### Texto de la página
LA COLINA DE SWAYAMBHUNATH Y LA CIUDAD DE BHAKTAPUR 


 

(fotos: Pedro Tejedor)


Ascender la colina de Swambhunath un día templado, limpio y soleado es toda una delicia que merece ser disfrutada con intensidad. Se trata de un lugar que se eleva a un costado de la ciudad y desde el que se puede ver una impresionante panorámica del magnífico valle de Kathmandú. Todo el ascenso se realiza entre la boscosidad que abriga y protege el complejo religioso que se encuentra en lo alto. Dicen que entre la fronda habita una considerable cantidad de monos, dueños y señores del lugar. Debe ser así. Lo cierto es que yo sólo vi apenas alguno, tal vez como muestra y testimonio de su veracidad. Seguramente, a diferencia de lo que ocurre en Pashupatinath o en la misma ciudad, aquí la espesa naturaleza les permite una vida más afable y natural, sin la necesidad de tener que sufrir la convivencia de los impertinentes humanos. El dios Hanuman es su protector.

### Objetivo
Copia sin cambios el fragmento del texto sobre la colina de Swayambhunath que va desde "(fotos: Pedro Tejedor)" hasta "es su protector.".

### Sección de datos
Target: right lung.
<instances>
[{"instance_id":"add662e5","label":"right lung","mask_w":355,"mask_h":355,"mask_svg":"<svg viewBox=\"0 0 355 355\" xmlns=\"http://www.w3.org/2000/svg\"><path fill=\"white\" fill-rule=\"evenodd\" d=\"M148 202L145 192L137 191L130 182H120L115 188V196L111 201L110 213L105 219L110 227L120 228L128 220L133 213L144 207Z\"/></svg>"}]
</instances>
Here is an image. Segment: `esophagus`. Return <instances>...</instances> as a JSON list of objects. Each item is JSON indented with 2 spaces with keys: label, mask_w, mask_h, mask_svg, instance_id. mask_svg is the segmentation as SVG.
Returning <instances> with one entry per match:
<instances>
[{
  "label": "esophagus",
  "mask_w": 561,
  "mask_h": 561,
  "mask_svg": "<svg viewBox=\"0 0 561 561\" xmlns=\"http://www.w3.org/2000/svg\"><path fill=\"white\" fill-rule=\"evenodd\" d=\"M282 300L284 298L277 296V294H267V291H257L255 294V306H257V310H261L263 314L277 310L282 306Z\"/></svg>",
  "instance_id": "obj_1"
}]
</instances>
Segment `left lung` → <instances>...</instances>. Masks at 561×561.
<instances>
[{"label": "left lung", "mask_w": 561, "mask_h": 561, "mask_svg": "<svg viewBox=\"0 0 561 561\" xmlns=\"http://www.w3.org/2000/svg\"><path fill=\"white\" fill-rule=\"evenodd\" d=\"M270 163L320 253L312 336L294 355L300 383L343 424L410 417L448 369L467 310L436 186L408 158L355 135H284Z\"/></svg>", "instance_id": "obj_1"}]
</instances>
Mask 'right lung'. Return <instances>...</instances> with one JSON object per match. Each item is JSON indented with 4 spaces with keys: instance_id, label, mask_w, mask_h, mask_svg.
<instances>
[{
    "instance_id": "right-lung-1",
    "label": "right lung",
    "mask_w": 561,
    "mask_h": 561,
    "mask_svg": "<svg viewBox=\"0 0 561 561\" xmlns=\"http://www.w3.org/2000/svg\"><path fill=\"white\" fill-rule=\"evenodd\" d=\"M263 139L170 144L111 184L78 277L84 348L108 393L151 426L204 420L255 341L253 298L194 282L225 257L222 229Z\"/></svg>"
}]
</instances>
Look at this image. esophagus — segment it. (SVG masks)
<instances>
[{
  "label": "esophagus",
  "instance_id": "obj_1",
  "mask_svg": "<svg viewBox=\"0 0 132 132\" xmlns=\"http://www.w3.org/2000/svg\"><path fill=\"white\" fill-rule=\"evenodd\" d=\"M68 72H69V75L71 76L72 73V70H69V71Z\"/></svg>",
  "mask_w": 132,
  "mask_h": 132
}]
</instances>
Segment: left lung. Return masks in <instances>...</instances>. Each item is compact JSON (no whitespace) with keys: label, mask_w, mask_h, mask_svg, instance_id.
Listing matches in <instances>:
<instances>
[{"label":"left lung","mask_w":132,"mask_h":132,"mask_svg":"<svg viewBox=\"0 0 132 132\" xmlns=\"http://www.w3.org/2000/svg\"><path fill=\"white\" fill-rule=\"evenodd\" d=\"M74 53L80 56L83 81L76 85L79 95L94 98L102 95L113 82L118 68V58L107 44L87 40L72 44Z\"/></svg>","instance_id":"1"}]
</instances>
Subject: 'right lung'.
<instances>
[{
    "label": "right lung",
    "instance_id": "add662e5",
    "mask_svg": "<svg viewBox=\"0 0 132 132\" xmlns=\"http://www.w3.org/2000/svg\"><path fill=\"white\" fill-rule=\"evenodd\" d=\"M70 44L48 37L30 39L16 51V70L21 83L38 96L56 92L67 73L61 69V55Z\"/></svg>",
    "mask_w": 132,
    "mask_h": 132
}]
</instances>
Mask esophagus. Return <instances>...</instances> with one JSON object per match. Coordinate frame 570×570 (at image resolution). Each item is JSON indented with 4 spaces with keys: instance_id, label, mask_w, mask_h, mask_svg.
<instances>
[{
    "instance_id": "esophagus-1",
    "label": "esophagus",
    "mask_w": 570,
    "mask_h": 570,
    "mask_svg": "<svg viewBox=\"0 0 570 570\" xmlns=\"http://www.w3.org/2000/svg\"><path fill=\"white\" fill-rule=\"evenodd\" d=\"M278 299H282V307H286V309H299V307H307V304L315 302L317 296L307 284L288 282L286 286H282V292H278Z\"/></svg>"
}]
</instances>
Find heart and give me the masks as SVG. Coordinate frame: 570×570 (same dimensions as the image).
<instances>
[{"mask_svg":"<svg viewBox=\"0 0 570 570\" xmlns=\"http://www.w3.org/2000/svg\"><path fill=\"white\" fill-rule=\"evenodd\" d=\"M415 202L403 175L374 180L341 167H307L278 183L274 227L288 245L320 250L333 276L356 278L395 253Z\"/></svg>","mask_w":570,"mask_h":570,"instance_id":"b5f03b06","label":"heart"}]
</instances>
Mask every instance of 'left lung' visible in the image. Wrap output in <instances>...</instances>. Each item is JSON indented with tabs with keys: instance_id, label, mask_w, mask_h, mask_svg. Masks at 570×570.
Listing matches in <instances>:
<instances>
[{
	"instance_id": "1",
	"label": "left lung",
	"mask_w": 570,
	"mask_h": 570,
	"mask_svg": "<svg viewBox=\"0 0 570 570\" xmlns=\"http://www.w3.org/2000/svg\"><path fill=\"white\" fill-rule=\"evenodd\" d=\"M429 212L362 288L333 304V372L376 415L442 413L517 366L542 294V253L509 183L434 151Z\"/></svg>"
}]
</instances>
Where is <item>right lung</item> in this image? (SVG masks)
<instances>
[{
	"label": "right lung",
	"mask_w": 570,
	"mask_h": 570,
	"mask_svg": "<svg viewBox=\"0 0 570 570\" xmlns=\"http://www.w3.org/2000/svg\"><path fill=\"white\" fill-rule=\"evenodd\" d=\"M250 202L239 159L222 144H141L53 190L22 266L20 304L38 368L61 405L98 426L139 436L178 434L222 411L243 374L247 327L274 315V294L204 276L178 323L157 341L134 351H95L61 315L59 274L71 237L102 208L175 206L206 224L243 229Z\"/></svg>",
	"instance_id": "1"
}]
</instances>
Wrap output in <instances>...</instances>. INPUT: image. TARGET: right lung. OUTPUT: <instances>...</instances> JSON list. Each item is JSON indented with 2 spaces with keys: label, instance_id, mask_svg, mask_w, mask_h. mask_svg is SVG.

### Respuesta
(fotos: Pedro Tejedor)


Ascender la colina de Swambhunath un día templado, limpio y soleado es toda una delicia que merece ser disfrutada con intensidad. Se trata de un lugar que se eleva a un costado de la ciudad y desde el que se puede ver una impresionante panorámica del magnífico valle de Kathmandú. Todo el ascenso se realiza entre la boscosidad que abriga y protege el complejo religioso que se encuentra en lo alto. Dicen que entre la fronda habita una considerable cantidad de monos, dueños y señores del lugar. Debe ser así. Lo cierto es que yo sólo vi apenas alguno, tal vez como muestra y testimonio de su veracidad. Seguramente, a diferencia de lo que ocurre en Pashupatinath o en la misma ciudad, aquí la espesa naturaleza les permite una vida más afable y natural, sin la necesidad de tener que sufrir la convivencia de los impertinentes humanos. El dios Hanuman es su protector.